Love Is A Place But You Cannot Live There by Jade Wallace

Love is a place but you cannot live there

Thank you, NetGalley and Guernica Editions, for the chance to read and review the ARC for Love Is A Place But You Cannot Live There by Jade Wallace.

This 104-page long book actually had quite a few poems I enjoyed. However, as a whole, I’m leaving this debut poetry collection 3.5 stars out of 5 (rounded up to 4 where that isn’t an option).

The poems in this collection feel like a series of vignettes centered on travel, ghosts, and love. There are some beautiful moments and beautifully done stories, and I’ve picked out quite a few poems I like and will be returning to in the future.

My concern for this book is that it could have been better edited to make it more consistent. Certain poems, like Rue, end on a cheesy note with the italicized lines;

“No, you said. What’s cruel is making people live in a graveyard.”

There is a market for poems like that; there are a million writers who write like that (it’s getting boring), and it doesn’t always overlap with other poems like The Lost Rooms or Shutter, which are terrific pieces. The authors’ poems on infidelity were also really intense; I could picture the stories described in those poems (Rituals of Parsing will live in my head rent-free), but between the ones at the start being slightly dull and the slightly cheesy bits, they’re lost.

The writer has a lot of potential! Overall, the collection was cohesive because you could feel that some thought had gone into how the poems were organized. However, as they grow as a writer, I think each poem will just be better in quality and we’ll see all of their style come through!

Love Is A Place But You Cannot Live There comes out on the 1st of April 2023.
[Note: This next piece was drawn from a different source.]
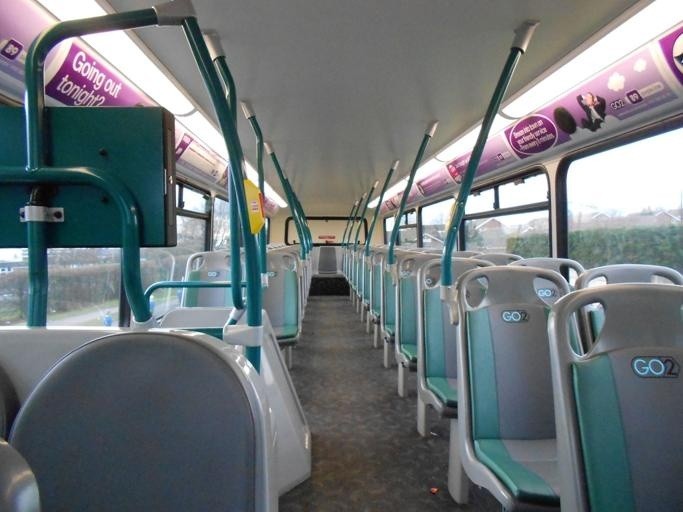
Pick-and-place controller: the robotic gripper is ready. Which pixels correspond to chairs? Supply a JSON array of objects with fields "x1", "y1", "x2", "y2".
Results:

Blurb for Love Is A Place But You Cannot Live There

Each section of Love Is A Place But You Cannot Live There is a psychogeographic investigation. Two casual ghost hunters on a road trip hear the death rattle of their relationship. Residents of a city’s fringe measure their physical and social isolation. A mother and her adult child have diametrically opposed reactions to their vacation spot. Lovers on a romantic coastal getaway discover how estranged they are from one another. Curious figures begin to embody their environments. Forthright and anecdotal, these poems recount the signals people transmit and receive, and the reciprocal ways we make, and are made by, the places we inhabit.